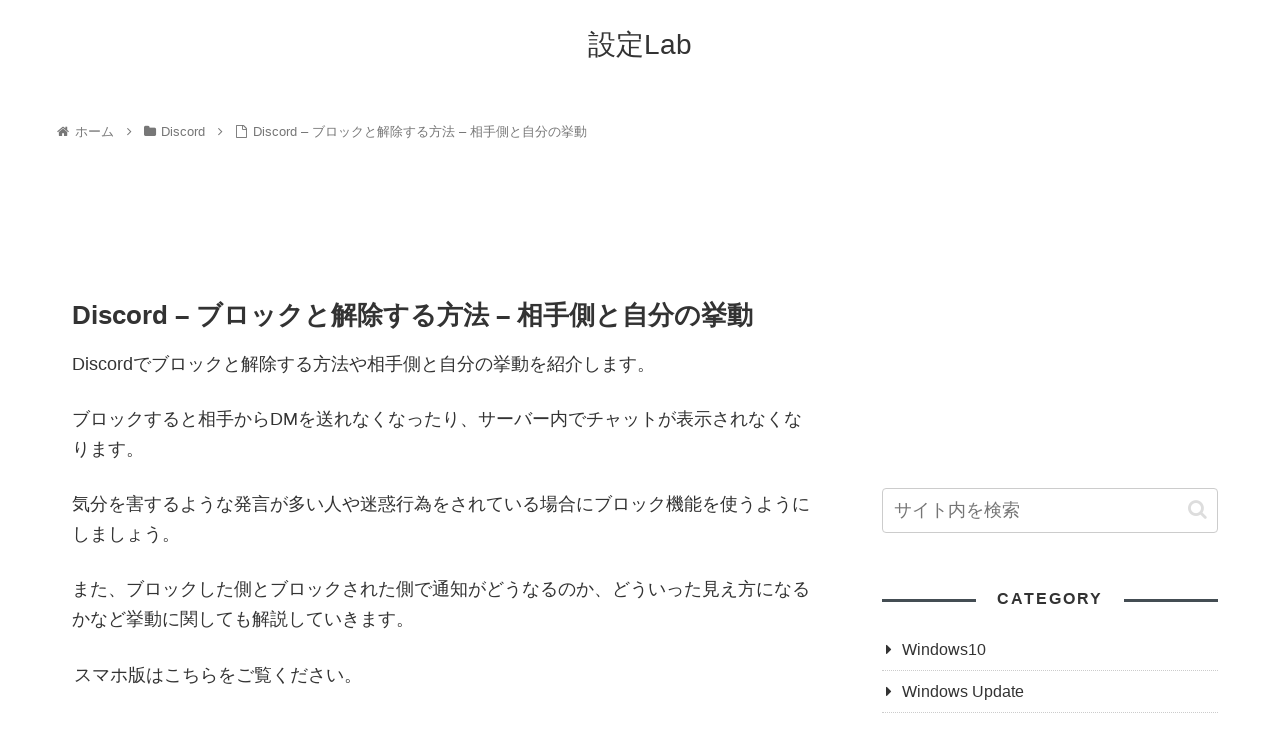

--- FILE ---
content_type: text/html; charset=utf-8
request_url: https://www.google.com/recaptcha/api2/aframe
body_size: 268
content:
<!DOCTYPE HTML><html><head><meta http-equiv="content-type" content="text/html; charset=UTF-8"></head><body><script nonce="BNdLUgomB6u-H1CAXIHJjQ">/** Anti-fraud and anti-abuse applications only. See google.com/recaptcha */ try{var clients={'sodar':'https://pagead2.googlesyndication.com/pagead/sodar?'};window.addEventListener("message",function(a){try{if(a.source===window.parent){var b=JSON.parse(a.data);var c=clients[b['id']];if(c){var d=document.createElement('img');d.src=c+b['params']+'&rc='+(localStorage.getItem("rc::a")?sessionStorage.getItem("rc::b"):"");window.document.body.appendChild(d);sessionStorage.setItem("rc::e",parseInt(sessionStorage.getItem("rc::e")||0)+1);localStorage.setItem("rc::h",'1769275952695');}}}catch(b){}});window.parent.postMessage("_grecaptcha_ready", "*");}catch(b){}</script></body></html>

--- FILE ---
content_type: text/css
request_url: https://setup-lab.net/wp-content/themes/cocoon-child-master/style.css?ver=5.6.16&fver=20200118072812
body_size: 1883
content:
@charset "UTF-8";

/*!
Theme Name: Cocoon Child
Template:   cocoon-master
Version:    0.0.3
*/

/************************************
** 子テーマ用のスタイルを書く
************************************/
/*必要ならばここにコードを書く*/

/*フォント*/
body{
font-family: "游ゴシック","YuGothic","ヒラギノ角ゴ Pro","Hiragino Kaku Gothic Pro","Verdana","メイリオ","Meiryo",sans-serif !important;
}

/* 行間を調整する（テキストリンク用のリストで使う）ulタグの前のブロックにlistmaeを追加する */
.listmae {
	margin:25px 2px 2px 2px;
}

ul {  
	font-size: 16px;
	padding-bottom: 2px!important;	
	margin: 0 !important;
}

/*次のページを非表示*/
.pagination-next {
  display: none;
}

/*固定ページのSNSボタン非表示*/
.page .sns-share {
    display: none;
}

/************************************
** SNSシェアボタン
************************************/
/* 各SNSボタン共通 */
#main .sns-buttons a{
 color:#5d5d5d;
 background-color:#fff;
 width:2.5em;
 margin-left:0.5em;
}
/* テキストを非表示 */
.sns-share.ss-high-and-low-lc a .button-caption{
 display:none;
}
/* 全体を右寄せ */
.sns-share-buttons{
justify-content:flex-end;
}
/* ホバー時 */
.sns-buttons .icon-twitter:hover{
color:#55acee;
}
.sns-buttons .icon-facebook:hover{
color:#3b5998;
}
.sns-buttons .icon-hatena:hover{
color:#3C7DD1;
}
.sns-buttons .icon-pocket:hover{
color:#EE4257;
}
.sns-buttons .icon-line:hover{
color:#00c300;
}
.sns-buttons .copy-button:hover{
color:#5d5d5d; 
}

/*----------------------------------*/
/* 投稿日付を非表示                 */
/*----------------------------------*/
.post-date {
    display:none;
}

/* エントリーカードのカテゴリラベルを非表示 */
.entry-category {
	display: none;
}

/* エントリーカードの上下線 */
.entry-card{
   padding: 20px 0;
   border-bottom: 1px dotted #cccccc;
  transition: 0.2s;
}
.entry-card:first-child{
   border-top: 1px dotted #cccccc;
}

/* エントリーカードタイトルの余白と文字の大きさ */
.entry-card-title {
    margin-top: 10px; /*上に余白を付ける*/
    line-height: 1.5; /*行間を広く*/
}
.entry-card-title:hover {
    color: #49add1; /*マウスホバー時の色*/
}
@media screen and (max-width: 768px){
    .entry-card-title {
        font-size: 14px; /*スマホでの文字の大きさ*/
        line-height: 1.4; /*スマホでの行間*/
    }
}

/* サイドバー */
.sidebar h3 {
    background: none;
    font-size: 16px;
    letter-spacing: 2px;
    display: inline-block;
    position: relative;
    width: 100%;
    padding: 0;
    text-align: center;
}
.sidebar h3::before, .sidebar h3::after {
    content: '';
    position: absolute;
    top: 50%;
    width: 28%; /*ラインの長さ*/
    border-top: 3px solid #444d53; /*ラインの色*/
}
.sidebar h3::before {
    left: 0;
}
.sidebar h3::after {
    right: 0;
}

/* サイドバーのカテゴリ表示 */
.widget_categories ul li a { /*親カテゴリ用のコード*/
    color: #333;
    text-decoration: none;
    padding: 6px 0;
    display: block;
    padding-right: 4px;
    padding-left: 4px;
    border-top: 1px dotted #ccc; /*上部にボーダーを引く*/
    font-size: 16px;
}
.widget_categories ul li a::before { /*親カテゴリのアイコン*/
    font-family: FontAwesome;
    content: "\f0da";
    padding-right: 10px;
}
.widget_categories > ul > li > a:first-child { 
    border-top: none; /*最初の親カテゴリは上部ボーダーを消す*/
}
.widget_categories > ul > li > a:last-child {
    border-bottom: 1px dotted #ccc; /*最後の親カテゴリは下部ボーダーを引く*/
}
.widget_categories ul li a .post-count { /*記事数用のコード*/
    display: block;
    float: right;
    background: #ededed;
    padding: 0 1em;
    font-size: 14px;
    margin-top: .2em;
    border-radius: 4px;
}
.widget_categories ul li a:hover { /*親子共通マウスホバー時*/
    background: none;
    transition: 0.5s;
    color: #72c7e6;
}
.widget_categories ul li a:hover .post-count { /*記事数のマウスホバー時*/
    background: #72c7e6;
    color: #fff;
    transition: 0.5s;
}
.widget_categories ul li ul { /*子カテゴリのボックス*/
    border-bottom: 1px dotted #ccc;
}
.widget_categories ul li ul li a { /*子カテゴリ用のコード*/
    color: #333;
    text-decoration: none;
    padding: 0 4px 4px 4px;
    display: block;
    border: none;
}
.widget_categories ul li ul li a::before { /*子カテゴリのアイコン*/
    font-family: FontAwesome;
    content: "・";
    padding: 0;
}


/************************************
** レスポンシブデザイン用のメディアクエリ
************************************/
/*1240px以下*/
@media screen and (max-width: 1240px){
  /*必要ならばここにコードを書く*/
}

/*1030px以下*/
@media screen and (max-width: 1030px){
  /*必要ならばここにコードを書く*/
}

/*768px以下*/
@media screen and (max-width: 768px){
  /*必要ならばここにコードを書く*/
}

/*480px以下*/
@media screen and (max-width: 480px){
  /*必要ならばここにコードを書く*/
}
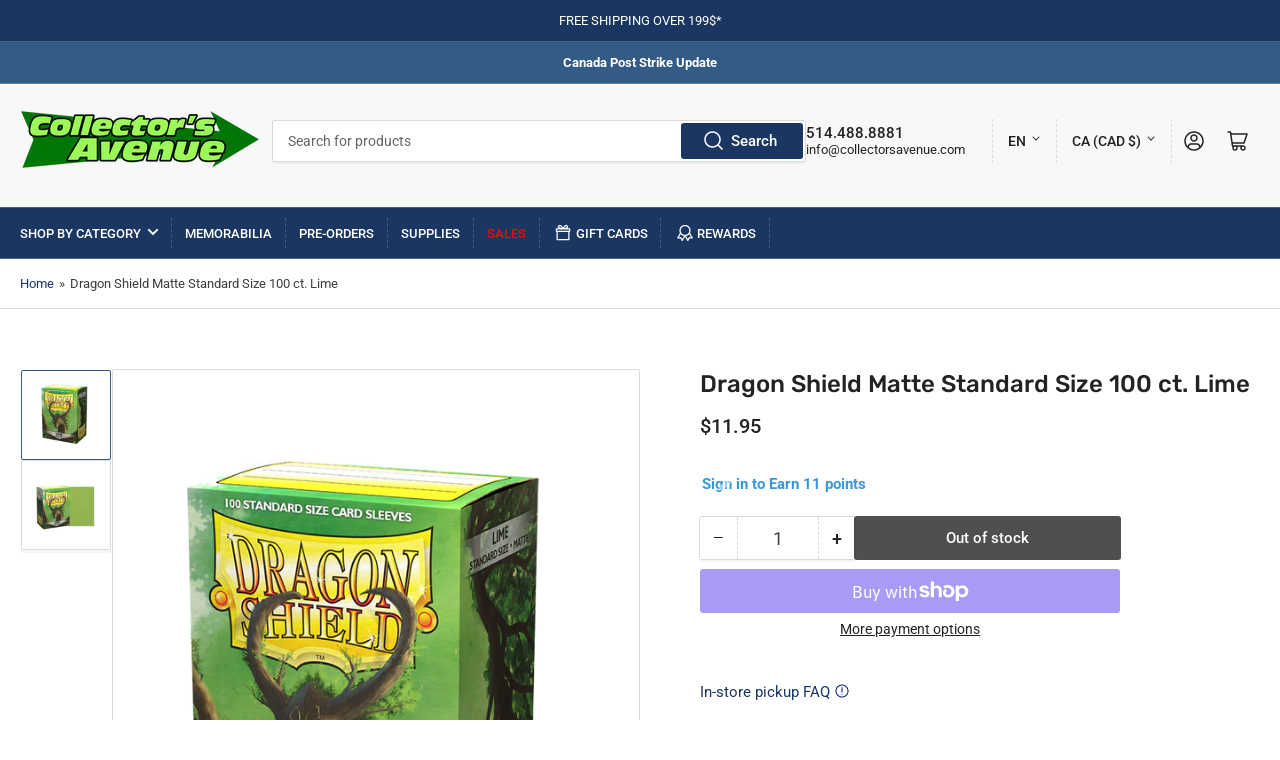

--- FILE ---
content_type: text/css
request_url: https://collectorsavenue.com/cdn/shop/t/62/assets/component-tooltip.css?v=32265954232266370601732525907
body_size: -522
content:
.tooltip {position: relative;z-index: 1;display: flex;background: none;box-shadow: none;border: 0;appearance: none;padding: 0;margin: 0;}.tooltip::before {content: "\003f";font-size: calc(var(--font-body-scale) * 1.4rem);font-weight: 700;width: 1.8rem;height: 1.8rem;display: flex;align-items: center;justify-content: center;border-radius: 50%;line-height: 0;position: relative;background-color: rgb(var(--color-background));color: rgb(var(--color-foreground));cursor: help;border: 1px solid rgb(var(--color-foreground));}[data-tooltip]::before, .tooltip > span {position: absolute;bottom: 100%;right: 0;margin-bottom: .5rem;max-width: 20rem;width: max-content;padding: .85rem 1rem;border-radius: var(--border-radius-base);background: rgba(0, 0, 0, .85);color: var(--color-base-white);text-align: left;display: none;font-size: calc(var(--font-body-scale) * 1.3rem);text-indent: 0;}.tooltip:focus-visible > span, .tooltip:focus > span, .tooltip:hover > span {display: block;}[data-tooltip] {position: relative;}[data-tooltip]:hover::before {display: block;right: auto;left: 50%;transform: translateX(-50%);}[data-tooltip]::before {content: attr(data-tooltip);}

--- FILE ---
content_type: text/css
request_url: https://collectorsavenue.com/cdn/shop/t/62/assets/component-pickup-availability.css?v=179742894518799377021732525539
body_size: -171
content:
.product-pickup-availabilities {margin-top: 4rem;display: block;}.pickup-availability-preview {display: flex;align-items: flex-start;}.pickup-availability-preview .status-dot {position: relative;top: 0.1rem;}.pickup-availability-button {padding: 0;text-decoration: none;margin-top: 0.5rem;}.pickup-availability-info {font-size: calc(var(--font-body-scale) * 1.4rem);}.pickup-availability-info > * {margin-bottom: 0;}.pickup-availability-title-location {font-weight: 700;}.pickup-availability-time {font-size: calc(var(--font-body-scale) * 1.3rem);padding-left: 2.5rem;}.pickup-availability-drawer {z-index: 1000;will-change: transform;}.pickup-availability-drawer-open .pickup-availability-drawer {transform: translateX(0);}.pickup-availability-variant {margin-top: -1.5rem;margin-bottom: 2.5rem;}.pickup-availability-list-item {display: flex;align-items: flex-start;grid-gap: 1rem;font-size: calc(var(--font-body-scale) * 1.4rem);border-bottom: 1px dotted var(--color-border);margin-bottom: 2rem;padding-bottom: 2rem;}.pickup-availability-list-item-content > * {margin-bottom: 0;}.pickup-availability-list-item-content :last-child {margin-bottom: 0;}.pickup-availability-list-item-content .pickup-availability-preview {margin-bottom: 1rem;}.pickup-availability-list-item-title {font-size: calc(var(--font-body-scale) * 1.5rem);}.status-dot {width: 1.9rem;height: 1.9rem;background: rgba(var(--color-foreground), 0.3);color: rgba(var(--color-foreground), 1);display: inline-flex;align-items: center;justify-content: center;border-radius: 50%;line-height: 0;flex: none;}.status-dot::after {content: "";width: 0.7rem;height: 0.7rem;border-radius: 50%;background: currentColor;}.status-dot-success {background: var(--color-success-background);color: var(--color-success);}.status-dot-error {background: var(--color-error-background);color: var(--color-error);}.status-dot-warning {background: var(--color-warning-background);color: var(--color-warning);}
+--
Assignment
The lines above that hold the word "card" should be found and copied out.

Reply
.entry-card{
.entry-card:first-child{
.entry-card-title {
.entry-card-title:hover {
    .entry-card-title {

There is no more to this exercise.